▸ **Bacaan**:

────────

Kesalahan mendiagnosis persoalan bakal berujung pada kekeliruan resep penyelesaian dan berakibat pada kesia-siaan perbuatan. Inilah yang kental terlihat dalam penuntasan insiden Bintan yang berujung pada kendurnya diplomasi luar negeri RI.Terdapat dua persoalan pokok pada dimensi tanggung jawab dan penyelesaian yang berbeda. Pertama, telah terjadi tindak pidana pencurian ikan oleh tujuh nelayan Malaysia. Sebagaimana diatur dalam Undang-Undang Nomor 45 Tahun 2009 tentang Perikanan, proses hukum wajib diselenggarakan. Sayangnya, kecerobohan petugas Kementerian Kelautan dan Perikanan (KKP) dalam hal menyerahkan alat bukti berupa lima kapal pencuri beserta alat tangkapnya telah mengaburkan delik hukum yang tersedia. Urusan makin rumit ketika Menteri Kelautan dan Perikanan Fadel Muhammad justru menyegerakan pelepasan ketujuh pencuri ikan asal Malaysia itu.

────────

▸ **Instruksi 1**: Tentukan semua baris data yang mengandung kata "window". Salin baris-baris tersebut.
Bacaan dan baris data berasal dari sumber yang berbeda.

▸ **Data yang Digunakan**:
────────

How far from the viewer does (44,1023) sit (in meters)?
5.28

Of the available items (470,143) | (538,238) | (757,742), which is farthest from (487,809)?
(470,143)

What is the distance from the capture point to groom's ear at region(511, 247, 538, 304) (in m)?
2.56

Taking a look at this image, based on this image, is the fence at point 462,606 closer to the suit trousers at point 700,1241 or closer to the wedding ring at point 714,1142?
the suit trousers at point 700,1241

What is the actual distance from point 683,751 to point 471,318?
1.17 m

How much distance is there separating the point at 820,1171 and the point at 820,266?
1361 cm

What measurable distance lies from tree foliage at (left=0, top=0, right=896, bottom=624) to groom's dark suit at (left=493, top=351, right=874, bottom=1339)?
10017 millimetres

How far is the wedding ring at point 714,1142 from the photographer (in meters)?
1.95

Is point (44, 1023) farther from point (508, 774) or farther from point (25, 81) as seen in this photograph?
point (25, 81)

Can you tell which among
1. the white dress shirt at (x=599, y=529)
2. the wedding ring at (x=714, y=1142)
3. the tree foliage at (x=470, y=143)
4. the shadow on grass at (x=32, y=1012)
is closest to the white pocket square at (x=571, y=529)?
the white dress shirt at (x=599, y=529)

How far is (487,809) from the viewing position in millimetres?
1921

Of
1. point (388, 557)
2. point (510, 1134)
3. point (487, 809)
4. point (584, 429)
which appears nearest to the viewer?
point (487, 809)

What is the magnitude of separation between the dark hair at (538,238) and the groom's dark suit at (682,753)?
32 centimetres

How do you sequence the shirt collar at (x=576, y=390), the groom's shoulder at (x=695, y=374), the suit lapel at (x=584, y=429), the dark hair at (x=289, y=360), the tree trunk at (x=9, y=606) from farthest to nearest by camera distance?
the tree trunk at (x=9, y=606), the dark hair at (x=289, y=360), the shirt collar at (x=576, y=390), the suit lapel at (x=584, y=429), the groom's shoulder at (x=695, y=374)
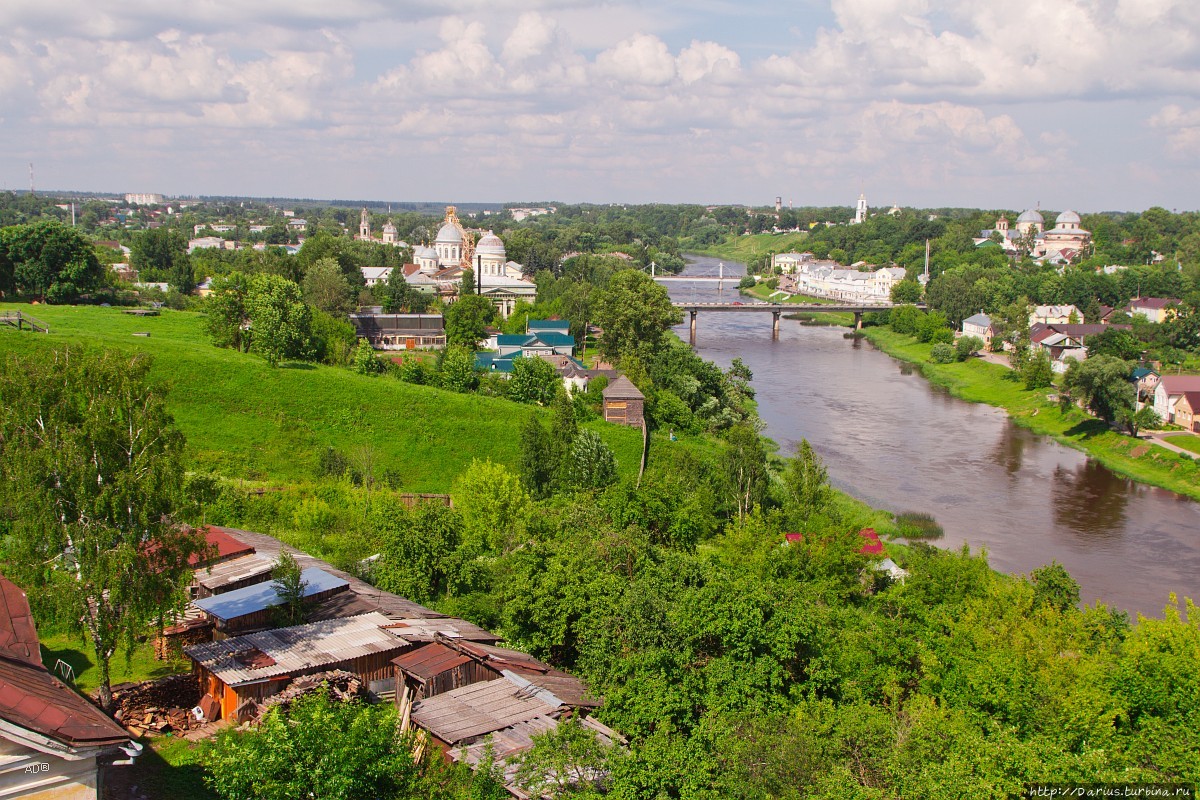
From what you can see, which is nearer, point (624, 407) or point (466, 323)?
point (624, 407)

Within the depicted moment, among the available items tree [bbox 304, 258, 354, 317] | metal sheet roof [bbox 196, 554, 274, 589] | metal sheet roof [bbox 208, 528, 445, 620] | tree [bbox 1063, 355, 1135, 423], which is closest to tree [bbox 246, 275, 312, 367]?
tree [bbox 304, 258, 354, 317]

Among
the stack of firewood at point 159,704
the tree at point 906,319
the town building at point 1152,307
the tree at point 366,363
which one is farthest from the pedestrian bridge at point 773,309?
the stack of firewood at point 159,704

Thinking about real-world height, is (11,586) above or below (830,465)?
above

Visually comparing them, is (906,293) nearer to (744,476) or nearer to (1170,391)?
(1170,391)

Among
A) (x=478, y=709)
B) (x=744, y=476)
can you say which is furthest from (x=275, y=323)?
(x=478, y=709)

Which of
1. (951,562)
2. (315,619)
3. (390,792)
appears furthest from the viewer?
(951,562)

────────

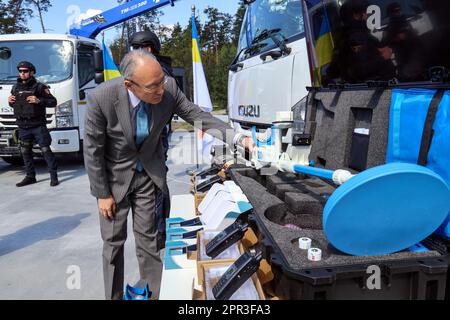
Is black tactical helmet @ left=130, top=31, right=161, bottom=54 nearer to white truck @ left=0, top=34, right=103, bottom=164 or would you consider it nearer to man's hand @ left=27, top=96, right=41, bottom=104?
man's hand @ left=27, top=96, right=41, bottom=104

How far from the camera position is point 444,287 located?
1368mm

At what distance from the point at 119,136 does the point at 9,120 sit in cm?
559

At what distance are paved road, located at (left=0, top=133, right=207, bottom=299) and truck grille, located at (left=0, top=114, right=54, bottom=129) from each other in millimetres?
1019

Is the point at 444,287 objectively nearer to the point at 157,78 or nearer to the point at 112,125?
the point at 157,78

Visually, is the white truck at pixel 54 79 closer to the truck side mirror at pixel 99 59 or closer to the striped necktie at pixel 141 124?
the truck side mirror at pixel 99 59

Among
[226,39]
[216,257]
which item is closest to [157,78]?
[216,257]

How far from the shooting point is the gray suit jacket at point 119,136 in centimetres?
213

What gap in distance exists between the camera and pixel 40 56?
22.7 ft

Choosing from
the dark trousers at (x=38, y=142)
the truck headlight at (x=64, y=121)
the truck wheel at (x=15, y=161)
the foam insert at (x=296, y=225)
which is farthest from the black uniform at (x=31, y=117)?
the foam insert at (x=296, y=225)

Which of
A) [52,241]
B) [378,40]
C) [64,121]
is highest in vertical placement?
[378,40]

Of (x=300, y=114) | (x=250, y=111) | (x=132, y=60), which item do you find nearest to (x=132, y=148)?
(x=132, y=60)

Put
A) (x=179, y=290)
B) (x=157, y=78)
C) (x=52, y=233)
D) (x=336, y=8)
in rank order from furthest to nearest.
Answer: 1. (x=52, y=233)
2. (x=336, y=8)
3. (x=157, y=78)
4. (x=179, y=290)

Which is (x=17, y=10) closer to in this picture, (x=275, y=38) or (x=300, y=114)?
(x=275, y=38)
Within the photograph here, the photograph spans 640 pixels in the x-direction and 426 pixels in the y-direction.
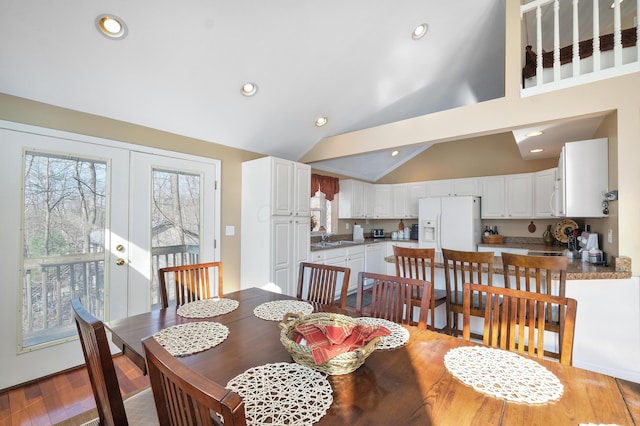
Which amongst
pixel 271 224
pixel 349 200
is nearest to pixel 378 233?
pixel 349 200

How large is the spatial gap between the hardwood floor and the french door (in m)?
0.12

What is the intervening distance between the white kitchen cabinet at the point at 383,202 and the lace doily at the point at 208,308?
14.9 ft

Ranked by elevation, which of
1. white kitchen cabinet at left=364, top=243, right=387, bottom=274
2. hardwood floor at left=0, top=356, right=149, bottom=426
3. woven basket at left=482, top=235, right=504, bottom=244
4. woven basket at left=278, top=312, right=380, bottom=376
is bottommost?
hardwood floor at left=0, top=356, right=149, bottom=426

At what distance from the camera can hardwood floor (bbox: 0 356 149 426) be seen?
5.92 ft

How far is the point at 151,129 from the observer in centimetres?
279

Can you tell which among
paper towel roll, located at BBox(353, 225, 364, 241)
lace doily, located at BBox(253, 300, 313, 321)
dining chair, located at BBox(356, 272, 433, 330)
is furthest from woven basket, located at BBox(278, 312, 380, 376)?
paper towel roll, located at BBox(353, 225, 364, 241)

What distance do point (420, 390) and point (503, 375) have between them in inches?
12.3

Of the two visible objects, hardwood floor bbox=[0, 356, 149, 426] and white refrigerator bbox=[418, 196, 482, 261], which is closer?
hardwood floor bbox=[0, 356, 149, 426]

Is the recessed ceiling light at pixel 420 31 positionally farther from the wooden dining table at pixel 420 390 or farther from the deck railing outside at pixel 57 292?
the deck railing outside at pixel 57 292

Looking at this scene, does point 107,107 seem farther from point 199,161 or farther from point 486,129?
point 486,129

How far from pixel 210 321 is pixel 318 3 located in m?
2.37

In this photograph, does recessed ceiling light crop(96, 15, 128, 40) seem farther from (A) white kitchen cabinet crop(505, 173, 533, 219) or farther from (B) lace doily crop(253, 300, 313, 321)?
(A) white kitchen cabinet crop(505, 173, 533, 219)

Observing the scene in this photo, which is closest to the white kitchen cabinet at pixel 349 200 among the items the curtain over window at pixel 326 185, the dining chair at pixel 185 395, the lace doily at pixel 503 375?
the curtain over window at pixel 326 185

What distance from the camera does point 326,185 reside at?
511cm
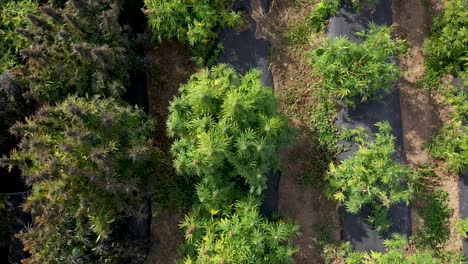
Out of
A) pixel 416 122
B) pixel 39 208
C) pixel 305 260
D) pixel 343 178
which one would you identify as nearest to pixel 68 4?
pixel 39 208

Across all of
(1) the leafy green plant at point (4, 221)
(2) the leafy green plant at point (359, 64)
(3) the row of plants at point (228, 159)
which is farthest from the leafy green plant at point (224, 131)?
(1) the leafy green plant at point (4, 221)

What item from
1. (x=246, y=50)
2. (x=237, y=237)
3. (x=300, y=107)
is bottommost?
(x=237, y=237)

────────

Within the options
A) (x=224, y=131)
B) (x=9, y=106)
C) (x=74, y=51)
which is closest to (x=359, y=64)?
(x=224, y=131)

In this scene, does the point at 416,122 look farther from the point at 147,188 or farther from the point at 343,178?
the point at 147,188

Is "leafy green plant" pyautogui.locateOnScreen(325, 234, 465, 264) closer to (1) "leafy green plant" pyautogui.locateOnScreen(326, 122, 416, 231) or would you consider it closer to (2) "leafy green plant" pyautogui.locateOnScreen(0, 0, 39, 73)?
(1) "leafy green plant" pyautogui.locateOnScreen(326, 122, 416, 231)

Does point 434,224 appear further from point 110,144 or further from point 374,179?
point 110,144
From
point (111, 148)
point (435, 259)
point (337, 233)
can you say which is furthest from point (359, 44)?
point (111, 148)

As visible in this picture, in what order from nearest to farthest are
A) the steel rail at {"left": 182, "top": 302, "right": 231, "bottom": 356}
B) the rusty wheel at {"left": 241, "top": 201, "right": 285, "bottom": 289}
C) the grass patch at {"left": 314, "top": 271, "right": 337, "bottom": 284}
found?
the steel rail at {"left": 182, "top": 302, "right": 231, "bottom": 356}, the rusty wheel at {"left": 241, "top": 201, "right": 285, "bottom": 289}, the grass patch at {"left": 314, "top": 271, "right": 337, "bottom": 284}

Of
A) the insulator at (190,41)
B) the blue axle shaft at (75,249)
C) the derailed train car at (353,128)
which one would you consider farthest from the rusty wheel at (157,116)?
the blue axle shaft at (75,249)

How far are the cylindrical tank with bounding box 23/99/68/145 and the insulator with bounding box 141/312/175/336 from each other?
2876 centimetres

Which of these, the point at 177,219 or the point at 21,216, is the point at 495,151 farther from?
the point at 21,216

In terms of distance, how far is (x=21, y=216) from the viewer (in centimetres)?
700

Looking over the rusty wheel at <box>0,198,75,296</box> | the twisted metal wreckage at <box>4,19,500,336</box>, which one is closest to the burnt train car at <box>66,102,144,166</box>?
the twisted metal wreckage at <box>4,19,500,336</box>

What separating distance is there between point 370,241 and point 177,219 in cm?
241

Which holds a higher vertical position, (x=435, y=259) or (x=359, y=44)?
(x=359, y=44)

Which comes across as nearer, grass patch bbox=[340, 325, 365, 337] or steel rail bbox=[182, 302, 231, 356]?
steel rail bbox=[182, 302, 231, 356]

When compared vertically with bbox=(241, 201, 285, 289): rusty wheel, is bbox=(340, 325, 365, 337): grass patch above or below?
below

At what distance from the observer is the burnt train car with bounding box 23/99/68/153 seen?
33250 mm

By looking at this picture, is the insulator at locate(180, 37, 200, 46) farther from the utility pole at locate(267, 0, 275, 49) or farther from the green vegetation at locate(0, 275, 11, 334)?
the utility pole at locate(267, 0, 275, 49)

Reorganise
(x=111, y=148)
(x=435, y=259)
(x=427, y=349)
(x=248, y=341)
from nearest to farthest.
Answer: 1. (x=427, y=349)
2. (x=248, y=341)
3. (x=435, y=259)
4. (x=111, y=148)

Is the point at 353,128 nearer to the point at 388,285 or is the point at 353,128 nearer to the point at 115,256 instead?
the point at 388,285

────────

▸ **Instruksi 2**: Tuliskan kembali kata demi kata seluruh bacaan tentang insiden Bintan di atas.

▸ **Jawaban Benar 1**:
Observing the scene in this photo, which is closest to the white kitchen cabinet at pixel 349 200 among the items the curtain over window at pixel 326 185, the dining chair at pixel 185 395, the lace doily at pixel 503 375?
the curtain over window at pixel 326 185

▸ **Jawaban Benar 2**:
Kesalahan mendiagnosis persoalan bakal berujung pada kekeliruan resep penyelesaian dan berakibat pada kesia-siaan perbuatan. Inilah yang kental terlihat dalam penuntasan insiden Bintan yang berujung pada kendurnya diplomasi luar negeri RI.Terdapat dua persoalan pokok pada dimensi tanggung jawab dan penyelesaian yang berbeda. Pertama, telah terjadi tindak pidana pencurian ikan oleh tujuh nelayan Malaysia. Sebagaimana diatur dalam Undang-Undang Nomor 45 Tahun 2009 tentang Perikanan, proses hukum wajib diselenggarakan. Sayangnya, kecerobohan petugas Kementerian Kelautan dan Perikanan (KKP) dalam hal menyerahkan alat bukti berupa lima kapal pencuri beserta alat tangkapnya telah mengaburkan delik hukum yang tersedia. Urusan makin rumit ketika Menteri Kelautan dan Perikanan Fadel Muhammad justru menyegerakan pelepasan ketujuh pencuri ikan asal Malaysia itu.